Directions for this task ▸
Please return everything from the row containing "At what distance is (x1=144, y1=227, x2=194, y2=253): girl's" down to the row containing "0.55 metres", copied word for word.

---- Material

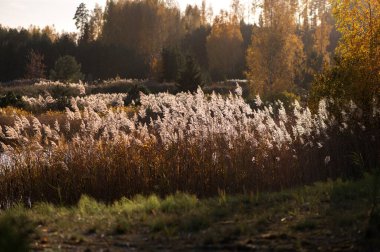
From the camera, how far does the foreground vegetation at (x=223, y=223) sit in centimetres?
454

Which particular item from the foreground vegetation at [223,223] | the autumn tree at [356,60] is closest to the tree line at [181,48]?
the autumn tree at [356,60]

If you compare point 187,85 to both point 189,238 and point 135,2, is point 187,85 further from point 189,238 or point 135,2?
point 135,2

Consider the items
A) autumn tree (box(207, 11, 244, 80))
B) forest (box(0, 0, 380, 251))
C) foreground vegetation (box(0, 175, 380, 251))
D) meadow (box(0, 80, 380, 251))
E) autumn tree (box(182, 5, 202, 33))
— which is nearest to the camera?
foreground vegetation (box(0, 175, 380, 251))

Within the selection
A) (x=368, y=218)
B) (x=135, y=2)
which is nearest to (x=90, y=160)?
(x=368, y=218)

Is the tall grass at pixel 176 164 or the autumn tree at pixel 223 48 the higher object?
the autumn tree at pixel 223 48

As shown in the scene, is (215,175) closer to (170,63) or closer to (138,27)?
(170,63)

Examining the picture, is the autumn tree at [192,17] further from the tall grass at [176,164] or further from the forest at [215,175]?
the tall grass at [176,164]

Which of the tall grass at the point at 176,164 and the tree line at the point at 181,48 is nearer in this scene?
the tall grass at the point at 176,164

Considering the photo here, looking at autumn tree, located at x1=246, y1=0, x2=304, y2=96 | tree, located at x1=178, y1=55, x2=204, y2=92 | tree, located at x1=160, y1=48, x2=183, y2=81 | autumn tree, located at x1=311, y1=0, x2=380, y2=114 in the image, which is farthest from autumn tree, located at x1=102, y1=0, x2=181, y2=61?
autumn tree, located at x1=311, y1=0, x2=380, y2=114

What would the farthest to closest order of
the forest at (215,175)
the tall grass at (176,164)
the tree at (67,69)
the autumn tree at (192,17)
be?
the autumn tree at (192,17) → the tree at (67,69) → the tall grass at (176,164) → the forest at (215,175)

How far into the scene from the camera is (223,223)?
Answer: 204 inches

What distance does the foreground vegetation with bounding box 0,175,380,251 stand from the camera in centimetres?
454

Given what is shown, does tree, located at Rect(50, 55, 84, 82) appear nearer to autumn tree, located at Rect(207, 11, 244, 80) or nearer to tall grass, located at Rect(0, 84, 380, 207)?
autumn tree, located at Rect(207, 11, 244, 80)

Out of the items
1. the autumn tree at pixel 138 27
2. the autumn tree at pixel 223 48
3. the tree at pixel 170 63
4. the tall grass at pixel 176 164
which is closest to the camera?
the tall grass at pixel 176 164
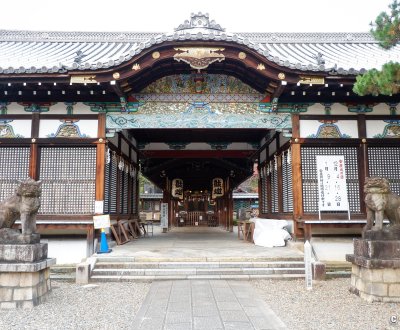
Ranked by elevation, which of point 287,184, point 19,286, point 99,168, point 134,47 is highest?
point 134,47

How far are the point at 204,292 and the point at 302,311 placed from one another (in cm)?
184

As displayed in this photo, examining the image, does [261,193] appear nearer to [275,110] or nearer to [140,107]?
[275,110]

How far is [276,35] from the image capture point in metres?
16.8

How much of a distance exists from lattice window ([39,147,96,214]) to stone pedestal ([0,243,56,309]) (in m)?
3.44

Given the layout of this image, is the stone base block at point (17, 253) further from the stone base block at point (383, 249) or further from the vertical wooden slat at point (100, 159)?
the stone base block at point (383, 249)

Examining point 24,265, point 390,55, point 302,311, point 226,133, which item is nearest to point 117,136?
point 226,133

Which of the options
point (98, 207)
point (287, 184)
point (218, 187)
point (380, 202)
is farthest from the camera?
point (218, 187)

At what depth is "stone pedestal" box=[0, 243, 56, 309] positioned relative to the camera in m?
5.81

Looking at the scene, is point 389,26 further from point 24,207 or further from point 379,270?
point 24,207

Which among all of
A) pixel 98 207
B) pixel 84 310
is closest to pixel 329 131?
pixel 98 207

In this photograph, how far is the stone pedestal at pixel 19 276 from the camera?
5809 mm

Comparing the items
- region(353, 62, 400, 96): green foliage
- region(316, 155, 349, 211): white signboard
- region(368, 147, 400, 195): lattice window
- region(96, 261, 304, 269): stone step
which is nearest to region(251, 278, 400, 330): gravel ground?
region(96, 261, 304, 269): stone step

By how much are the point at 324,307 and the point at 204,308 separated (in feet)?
6.53

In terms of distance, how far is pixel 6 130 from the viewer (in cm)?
969
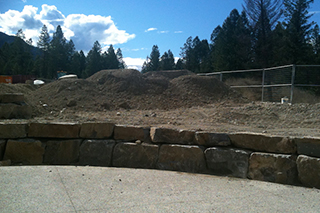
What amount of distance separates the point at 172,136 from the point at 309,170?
2.16 metres

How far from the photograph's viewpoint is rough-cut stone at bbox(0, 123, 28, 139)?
473 cm

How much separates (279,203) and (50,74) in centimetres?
5637

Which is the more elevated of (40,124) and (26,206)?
(40,124)

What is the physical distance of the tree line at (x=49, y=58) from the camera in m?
51.5

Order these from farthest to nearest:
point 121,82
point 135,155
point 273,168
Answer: point 121,82, point 135,155, point 273,168

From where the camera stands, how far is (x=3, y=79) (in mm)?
32656

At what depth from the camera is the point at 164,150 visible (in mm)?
4410

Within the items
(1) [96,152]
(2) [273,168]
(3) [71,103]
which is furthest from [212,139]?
(3) [71,103]

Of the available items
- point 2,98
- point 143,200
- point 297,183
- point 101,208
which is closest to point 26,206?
point 101,208

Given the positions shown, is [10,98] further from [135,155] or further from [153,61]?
[153,61]

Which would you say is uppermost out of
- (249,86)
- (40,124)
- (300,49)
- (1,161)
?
(300,49)

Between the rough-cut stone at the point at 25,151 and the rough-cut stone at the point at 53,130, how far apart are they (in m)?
0.18

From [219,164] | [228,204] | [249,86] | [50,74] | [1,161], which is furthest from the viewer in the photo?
[50,74]

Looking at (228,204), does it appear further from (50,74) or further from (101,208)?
(50,74)
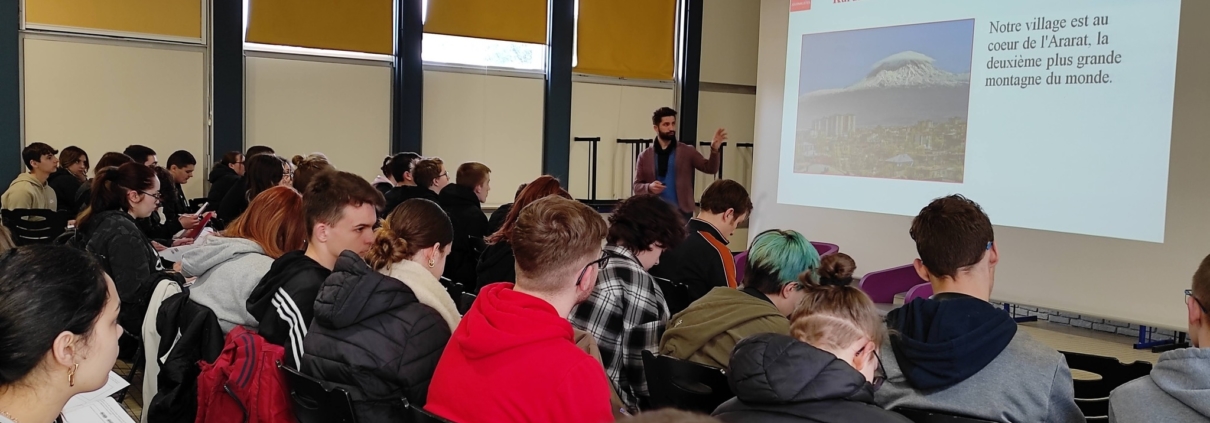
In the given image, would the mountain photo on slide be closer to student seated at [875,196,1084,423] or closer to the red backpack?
student seated at [875,196,1084,423]

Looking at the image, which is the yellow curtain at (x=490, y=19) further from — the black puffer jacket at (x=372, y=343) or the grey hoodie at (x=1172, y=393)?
the grey hoodie at (x=1172, y=393)

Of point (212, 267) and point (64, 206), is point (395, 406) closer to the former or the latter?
point (212, 267)

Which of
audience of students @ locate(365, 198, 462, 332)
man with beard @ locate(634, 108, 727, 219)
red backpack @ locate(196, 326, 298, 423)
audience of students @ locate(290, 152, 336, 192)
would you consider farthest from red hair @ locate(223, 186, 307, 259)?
man with beard @ locate(634, 108, 727, 219)

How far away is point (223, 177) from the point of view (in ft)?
21.0

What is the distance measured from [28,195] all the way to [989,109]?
20.6 ft

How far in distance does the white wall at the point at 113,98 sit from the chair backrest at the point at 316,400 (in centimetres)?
591

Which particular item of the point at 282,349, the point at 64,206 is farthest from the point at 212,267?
the point at 64,206

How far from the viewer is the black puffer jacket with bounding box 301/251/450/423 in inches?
84.4

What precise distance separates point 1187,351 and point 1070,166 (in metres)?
4.16

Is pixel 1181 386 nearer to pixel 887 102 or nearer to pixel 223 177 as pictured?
pixel 887 102

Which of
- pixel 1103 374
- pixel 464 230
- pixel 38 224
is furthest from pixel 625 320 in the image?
pixel 38 224

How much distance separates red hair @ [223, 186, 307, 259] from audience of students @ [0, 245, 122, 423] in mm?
1446

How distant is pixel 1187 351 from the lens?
178cm

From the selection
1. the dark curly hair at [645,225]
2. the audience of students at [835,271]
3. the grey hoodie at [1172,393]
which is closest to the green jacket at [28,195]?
the dark curly hair at [645,225]
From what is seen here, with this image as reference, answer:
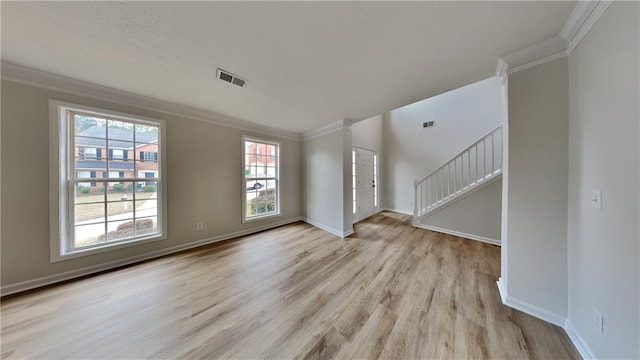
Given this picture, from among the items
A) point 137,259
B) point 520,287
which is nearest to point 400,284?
point 520,287

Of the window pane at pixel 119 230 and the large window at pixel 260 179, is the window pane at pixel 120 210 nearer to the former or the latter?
the window pane at pixel 119 230

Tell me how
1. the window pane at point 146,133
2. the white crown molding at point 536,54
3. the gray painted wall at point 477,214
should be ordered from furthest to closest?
the gray painted wall at point 477,214 → the window pane at point 146,133 → the white crown molding at point 536,54

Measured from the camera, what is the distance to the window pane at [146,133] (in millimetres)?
2596

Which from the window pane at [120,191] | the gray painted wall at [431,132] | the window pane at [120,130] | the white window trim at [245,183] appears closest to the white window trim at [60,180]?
the window pane at [120,130]

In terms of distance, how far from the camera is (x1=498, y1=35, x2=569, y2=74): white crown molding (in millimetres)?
1418

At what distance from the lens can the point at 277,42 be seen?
4.81 feet

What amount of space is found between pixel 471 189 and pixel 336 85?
3.17 metres

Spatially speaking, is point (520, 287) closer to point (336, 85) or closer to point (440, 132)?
point (336, 85)

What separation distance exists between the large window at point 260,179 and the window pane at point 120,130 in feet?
5.20

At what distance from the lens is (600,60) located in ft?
3.59

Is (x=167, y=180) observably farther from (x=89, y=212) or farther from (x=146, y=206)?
(x=89, y=212)

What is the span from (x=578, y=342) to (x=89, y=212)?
4.86m

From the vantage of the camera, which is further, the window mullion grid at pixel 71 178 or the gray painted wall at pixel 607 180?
the window mullion grid at pixel 71 178

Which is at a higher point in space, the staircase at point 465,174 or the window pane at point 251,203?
the staircase at point 465,174
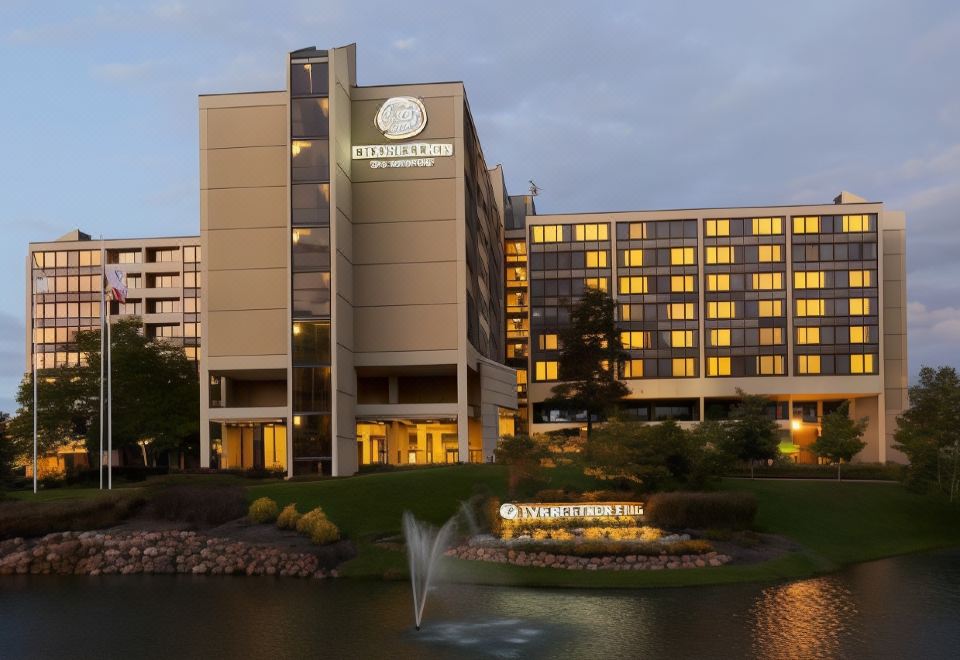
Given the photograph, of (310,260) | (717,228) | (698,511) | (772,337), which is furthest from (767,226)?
(698,511)

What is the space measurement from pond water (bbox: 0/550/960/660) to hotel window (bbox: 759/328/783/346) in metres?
76.2

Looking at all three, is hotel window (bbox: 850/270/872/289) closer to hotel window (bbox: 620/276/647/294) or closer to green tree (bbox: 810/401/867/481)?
hotel window (bbox: 620/276/647/294)

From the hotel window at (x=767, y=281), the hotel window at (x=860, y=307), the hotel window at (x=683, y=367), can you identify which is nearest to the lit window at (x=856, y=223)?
the hotel window at (x=860, y=307)

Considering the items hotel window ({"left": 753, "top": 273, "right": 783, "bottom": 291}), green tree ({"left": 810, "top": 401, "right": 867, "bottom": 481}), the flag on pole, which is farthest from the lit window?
the flag on pole

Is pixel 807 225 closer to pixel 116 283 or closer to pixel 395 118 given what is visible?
pixel 395 118

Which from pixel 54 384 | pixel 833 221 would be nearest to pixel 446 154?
pixel 54 384

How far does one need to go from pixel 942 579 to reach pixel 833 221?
81.1 metres

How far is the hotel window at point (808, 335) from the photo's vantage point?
354 ft

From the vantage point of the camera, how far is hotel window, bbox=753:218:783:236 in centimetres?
11012

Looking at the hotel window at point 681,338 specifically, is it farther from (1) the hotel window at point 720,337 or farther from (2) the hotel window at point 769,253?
(2) the hotel window at point 769,253

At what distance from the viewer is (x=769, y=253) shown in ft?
362

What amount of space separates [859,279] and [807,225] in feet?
29.5

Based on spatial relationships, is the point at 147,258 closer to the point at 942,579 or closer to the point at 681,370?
the point at 681,370

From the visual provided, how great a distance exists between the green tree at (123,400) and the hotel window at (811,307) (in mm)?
71213
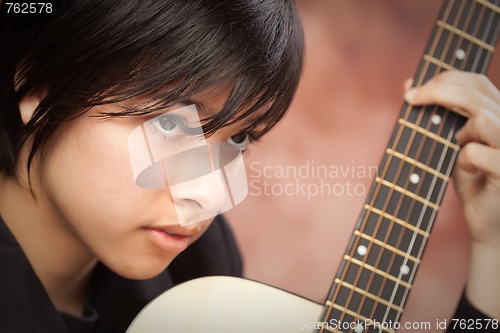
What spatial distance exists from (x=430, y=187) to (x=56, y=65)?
1.33ft

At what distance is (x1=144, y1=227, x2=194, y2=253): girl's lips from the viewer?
Result: 61 cm

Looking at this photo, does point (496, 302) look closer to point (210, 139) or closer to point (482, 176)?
point (482, 176)

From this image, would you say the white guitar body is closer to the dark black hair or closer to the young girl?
the young girl

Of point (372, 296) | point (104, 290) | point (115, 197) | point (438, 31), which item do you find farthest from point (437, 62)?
point (104, 290)

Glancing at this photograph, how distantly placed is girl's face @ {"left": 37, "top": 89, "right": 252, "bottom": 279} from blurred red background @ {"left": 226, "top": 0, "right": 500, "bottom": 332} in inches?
5.9

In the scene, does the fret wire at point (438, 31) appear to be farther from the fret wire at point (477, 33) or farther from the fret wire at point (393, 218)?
the fret wire at point (393, 218)

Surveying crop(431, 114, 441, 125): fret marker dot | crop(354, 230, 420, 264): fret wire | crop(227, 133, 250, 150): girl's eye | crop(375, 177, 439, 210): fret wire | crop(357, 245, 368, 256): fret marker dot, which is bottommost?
crop(357, 245, 368, 256): fret marker dot

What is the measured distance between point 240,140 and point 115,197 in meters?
0.15

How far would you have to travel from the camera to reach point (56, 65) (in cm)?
59

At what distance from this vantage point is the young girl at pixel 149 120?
0.55 metres

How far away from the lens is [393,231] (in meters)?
0.60

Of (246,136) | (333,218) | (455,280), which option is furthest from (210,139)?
(455,280)

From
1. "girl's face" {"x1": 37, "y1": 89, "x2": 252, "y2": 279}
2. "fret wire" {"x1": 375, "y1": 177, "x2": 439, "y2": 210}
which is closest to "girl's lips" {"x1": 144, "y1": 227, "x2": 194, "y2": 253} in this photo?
"girl's face" {"x1": 37, "y1": 89, "x2": 252, "y2": 279}

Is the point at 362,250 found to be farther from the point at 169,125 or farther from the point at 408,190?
the point at 169,125
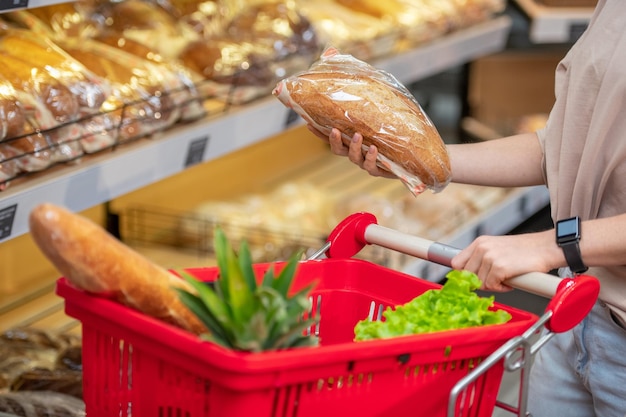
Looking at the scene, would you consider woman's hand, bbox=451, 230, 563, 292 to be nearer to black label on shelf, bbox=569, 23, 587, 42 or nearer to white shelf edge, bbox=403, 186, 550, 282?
white shelf edge, bbox=403, 186, 550, 282

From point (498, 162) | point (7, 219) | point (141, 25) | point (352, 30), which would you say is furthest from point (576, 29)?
point (7, 219)

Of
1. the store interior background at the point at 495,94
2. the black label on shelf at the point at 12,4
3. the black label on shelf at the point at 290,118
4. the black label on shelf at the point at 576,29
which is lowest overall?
the store interior background at the point at 495,94

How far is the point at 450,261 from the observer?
5.10 ft

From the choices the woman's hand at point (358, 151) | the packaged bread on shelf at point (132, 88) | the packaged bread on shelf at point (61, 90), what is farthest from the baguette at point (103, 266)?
the packaged bread on shelf at point (132, 88)

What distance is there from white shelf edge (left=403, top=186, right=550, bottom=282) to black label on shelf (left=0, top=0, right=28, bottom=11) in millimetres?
1490

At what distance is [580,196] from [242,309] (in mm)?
858

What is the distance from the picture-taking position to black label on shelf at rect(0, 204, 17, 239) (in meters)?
1.83

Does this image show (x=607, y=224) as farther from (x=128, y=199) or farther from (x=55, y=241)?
(x=128, y=199)

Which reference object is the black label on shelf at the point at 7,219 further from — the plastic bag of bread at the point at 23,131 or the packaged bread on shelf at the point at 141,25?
the packaged bread on shelf at the point at 141,25

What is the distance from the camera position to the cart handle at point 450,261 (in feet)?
4.46

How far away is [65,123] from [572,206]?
108 cm

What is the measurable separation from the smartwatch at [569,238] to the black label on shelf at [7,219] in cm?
104

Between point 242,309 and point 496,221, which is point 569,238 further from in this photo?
point 496,221

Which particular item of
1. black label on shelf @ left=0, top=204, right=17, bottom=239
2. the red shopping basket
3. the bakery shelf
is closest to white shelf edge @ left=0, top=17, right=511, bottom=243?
black label on shelf @ left=0, top=204, right=17, bottom=239
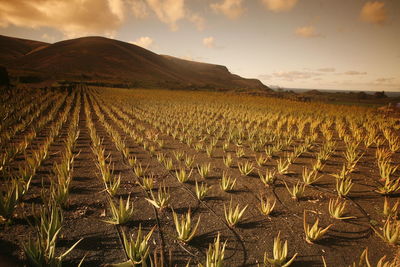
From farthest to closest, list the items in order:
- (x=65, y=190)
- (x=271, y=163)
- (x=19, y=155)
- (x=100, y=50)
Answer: (x=100, y=50), (x=271, y=163), (x=19, y=155), (x=65, y=190)

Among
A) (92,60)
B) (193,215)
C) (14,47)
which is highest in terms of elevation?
(14,47)

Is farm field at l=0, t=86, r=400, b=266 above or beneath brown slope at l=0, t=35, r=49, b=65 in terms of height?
beneath

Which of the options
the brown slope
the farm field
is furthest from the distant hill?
the farm field

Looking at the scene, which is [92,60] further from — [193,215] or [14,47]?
[193,215]

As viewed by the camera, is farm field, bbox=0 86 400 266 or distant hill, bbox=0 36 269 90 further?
distant hill, bbox=0 36 269 90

--------

Task answer ▸
At what distance is (x1=144, y1=227, x2=194, y2=253): girl's lips from the viewer?
Result: 61 cm

Looking at this photo, does point (496, 302) look closer to point (210, 139) or closer to point (482, 176)?
point (482, 176)

From this image, would you say the white guitar body is closer to the dark black hair or closer to the young girl?
the young girl

Of point (372, 296) | point (104, 290) | point (115, 197) | point (438, 31), which item do you find farthest from point (437, 62)?
point (104, 290)

Glancing at this photograph, how distantly placed is girl's face @ {"left": 37, "top": 89, "right": 252, "bottom": 279} from blurred red background @ {"left": 226, "top": 0, "right": 500, "bottom": 332} in inches?
5.9

In the scene, does the fret wire at point (438, 31) appear to be farther from the fret wire at point (477, 33) or farther from the fret wire at point (393, 218)?
the fret wire at point (393, 218)

Surveying crop(431, 114, 441, 125): fret marker dot | crop(354, 230, 420, 264): fret wire | crop(227, 133, 250, 150): girl's eye | crop(375, 177, 439, 210): fret wire | crop(357, 245, 368, 256): fret marker dot, which is bottommost?
crop(357, 245, 368, 256): fret marker dot

What is the measured distance between point 240,140 and point 115,197 in meters?
0.15

How far would you have to travel from the camera to reach point (56, 65) (in cm)?
59

At what distance from this vantage point is the young girl at pixel 149 120?
0.55 metres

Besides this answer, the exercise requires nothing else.